- _Enunciado_:
Liste, por favor, todas as atividades que dividem a rotina de João Pedro desde setembro, conforme o trecho sobre a trajetória dele nos estudos.

O sonho só voltou a ser uma possibilidade em 2020, quando Maria das Graças descobriu, por intermédio da advogada, que existiam formas de estudar dentro da penitenciária. Começou com cursos profissionalizantes, os quais os familiares pagam e os internos recebem uma apostila, estudam e fazem uma prova final.
Passada essa primeira etapa para João, a mãe o inscreveu no Enem PPL, e após enfrentar uma grande burocracia para enviar o material a fim de que o filho pudesse estudar, o esforço valeu a pena e ele passou na prova.
João Pedro foi aprovado no curso de direito da Faculdade Projeção. Desde setembro, a rotina se divide entre o trabalho como balconista em um comércio, o curso à distância, que acompanha da casa da mãe, e o retorno ao Centro de Progressão Penitenciária (CPP) no fim do dia. Ele está em regime semiaberto.
A grande referência de João Pedro é a própria advogada dele. Com duas filhas e livre do vício, o sonho agora é poder voltar para a penitenciária de cabeça erguida e ajudar outros internos a mudarem de vida.
“Acredito, sim, que o estudo é uma forma de mudar a vida não só dele, como de qualquer pessoa. O estudo dignifica a pessoa, dá oportunidades e segurança”, avalia a mãe.
Barreiras
A educação é um dos elementos fundamentais para a ressocialização de internos do sistema prisional. O acesso ao ensino superior, porém, ainda é uma barreira a ser superada. A trajetória de João Pedro foi possível pelo esforço de familiares, que correram atrás dos instrumentos para que ele estudasse.
O Enem PPL não só possibilita a entrada na faculdade, como também permite a remição de pena. No caso do estudante de direito, porém, a Vara de Execuções Penais não autorizou, inicialmente, que o benefício fosse concedido. A família só conseguiu a remição após recorrer na Justiça.

- _Dados brutos_:
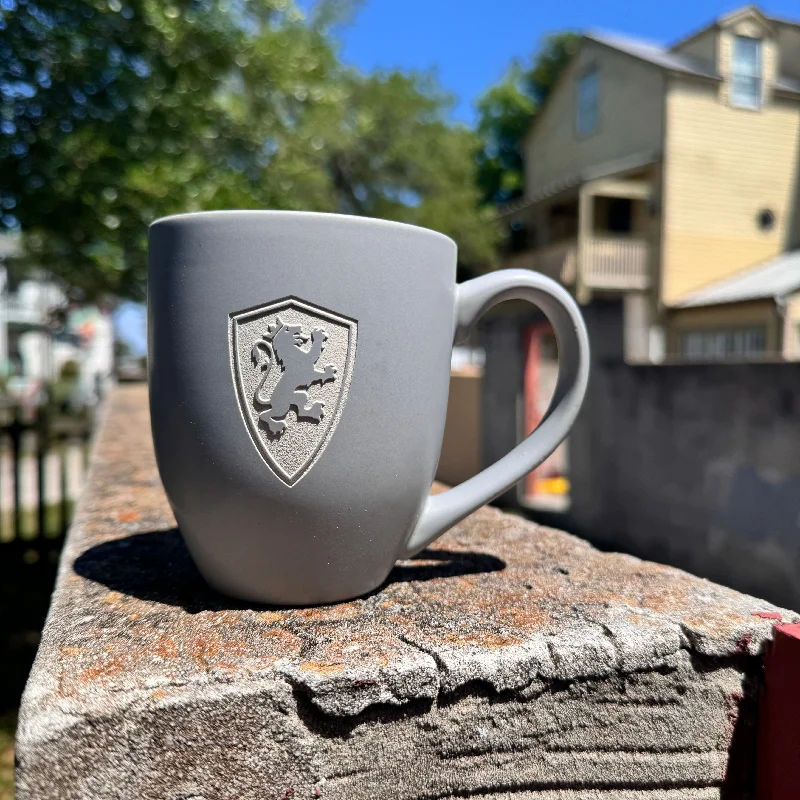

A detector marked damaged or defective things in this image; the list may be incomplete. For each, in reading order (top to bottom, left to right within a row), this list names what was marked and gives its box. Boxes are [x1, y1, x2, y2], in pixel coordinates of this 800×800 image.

- _Resolução_:
- Trabalho como balconista em um comércio
- Curso à distância, acompanhado da casa da mãe
- Retorno ao Centro de Progressão Penitenciária (CPP) no fim do dia